The Prints of Sol Lewitt

Cubes, Whirls and Twirls, Loops and Curbes, and Wavy Brushstrokes


LeWitt moved to New York in 1953, a time when Abstract Expressionism dominated with works full of emotion, psychological content and pictorial dynamism. While LeWitt started his career in the 1960s painting in this format, he didn’t continue for long.  LeWitt is known as the Father of both Minimalism and Conceptual Art, movements that led away from the psychological content and gestural form characteristic of Abstract Expressionism. Conceptualism focused more on ideas than handmade objects; a movement that didn’t resort to highly personalized expression; art that used form as a means instead of an end. LeWitt was originally associated with Minimalism due to his extensive use of reductive, geometric forms, namely the identical cubes. He reduced art to a few of the most basic shapes (quadrilaterals, spheres, triangles), colors (red, yellow, blue, black), and types of lines; examining how the addition or subtraction of one of these items could ultimately alter an otherwise similar work, organized them by guidelines that in the end he felt were not imperative to maintain.

By 1970 LeWitt published his first prints and in just one year had completed three major print projects, each in a different medium. LeWitt fully utilized the ease with which elements of a print could be altered, by changing color or adding layers, which allowed him to develop his prints beyond that of his sculpture or drawing. The collaborative nature of printmaking, in which the artist works side-by-side with the printer, is central to LeWitt’s working method. Assistants have always been of special importance in LeWitt’s work, which established a redefined image of the artist, depriving collectors, gallery owners, curators, and viewers, of artworks “by his hand”.

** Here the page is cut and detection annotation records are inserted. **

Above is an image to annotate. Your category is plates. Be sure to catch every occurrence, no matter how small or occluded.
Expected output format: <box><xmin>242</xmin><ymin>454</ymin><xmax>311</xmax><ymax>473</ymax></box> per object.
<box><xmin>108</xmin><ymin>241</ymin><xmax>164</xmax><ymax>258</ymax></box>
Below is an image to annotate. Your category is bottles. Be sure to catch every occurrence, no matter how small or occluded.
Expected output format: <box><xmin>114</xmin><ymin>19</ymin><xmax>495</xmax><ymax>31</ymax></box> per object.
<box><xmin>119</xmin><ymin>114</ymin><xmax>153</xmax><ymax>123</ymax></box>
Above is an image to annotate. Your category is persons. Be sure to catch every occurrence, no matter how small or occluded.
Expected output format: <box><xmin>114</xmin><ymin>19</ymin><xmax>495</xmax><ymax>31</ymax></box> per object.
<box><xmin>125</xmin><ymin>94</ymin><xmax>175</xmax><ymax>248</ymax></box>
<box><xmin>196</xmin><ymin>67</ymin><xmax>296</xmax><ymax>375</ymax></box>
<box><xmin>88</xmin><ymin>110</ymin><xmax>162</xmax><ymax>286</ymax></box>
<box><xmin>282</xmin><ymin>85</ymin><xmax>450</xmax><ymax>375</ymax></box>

He began screen printing in 1970 with the help of the printer John Campione. Provided with a template of parallel lines in black ink by LeWitt, Campione created a screen from this template in which he would use for over twenty editions in the next two years. For each screen print, LeWitt made a sketch of the composition and numbered each element to indicate color and line direction- restricting his palette to red, yellow, blue, and black and line direction to vertical, horizontal, and two diagonals. The method in which these prints were created is comparable to LeWitt’s approach to his wall drawings, which he let others create based on his guidelines.

In 1968, two years before delving into printmaking, LeWitt executed his first wall drawing, consisting of pencil lines. Originally he drew some of the wall drawings himself, but later left their fabrication to a team of trained assistants, a method of working much like that of architects and musical composers. “Good architects are called artists even though they don’t lay their own bricks”- a concept very new to the fine art world where nearly all works were created by the artist himself. LeWitt created a method of art making based on letting other people bring his ideas into physical and visual form. It was of little concern for LeWitt to have others create his ideas, he was more interested in the artistic process than the finished work.

By the mid-70s Joe Watanabe, a former wall drawing assistant, became LeWitt’s principal printer. Watanabe became a vital element to LeWitt’s printmaking, with his keen knowledge of LeWitt’s work and his masterful craftsmanship in the print medium. Watanabe’s knowledge of LeWitt’s work and his masterful craftsmanship made him essential to LeWitt’s printmaking. Watanabe had such an exact sense of LeWitt’s color and composition that LeWitt simply had to sketch and diagram his ideas, as he did with his wall drawings. “I am not an artist. I am basically an extension of Sol LeWitt’s hands,” Watanabe once said.

Putting aside his conceptual foundations, during the early 1980s, LeWitt began to address color and playful shapes instead of strict geometry. His series no longer exhausted all possible variants, and introduced more subjective decisions. The 80s was the beginning of perception prevailing over conception for LeWitt. His 2004 mural “Wall Drawing #1131, Whirls and Twirls” in Hartford’s Wadsworth Athenaeum illustrates this more playful style.

Since his first solo show in 1965, LeWitt has explored countless media, genres, and colors which consecutively influenced a generation of artists. In 2000, the San Francisco Museum of Modern Art staged a retrospective of his work that traveled to the Museum of Contemporary Art, Chicago, and the Whitney Museum of American Art.

LeWitt has been credited as the founder of Minimal and Conceptual art. LeWitt said, “I wanted to emphasize the primacy of the idea in making art.” LeWitt was interested in making his work accessible and printmaking helped him reach that goal. He developed close partnerships with individual printers and workshops to employ a range of printmaking techniques in his works.

Since the beginning of LeWitt’s career he found inspiration in the cube. The exhibition will feature multiple examples of this influence including three works in the Centered Cube Within a Circle series and a set of five block prints titled Distorted Cubes. The artist also used sequential images and lines of color to convey movement and the passage of time. Wavy Brushstrokes Superimposed is a set of four etchings in the exhibition that exemplifies this idea.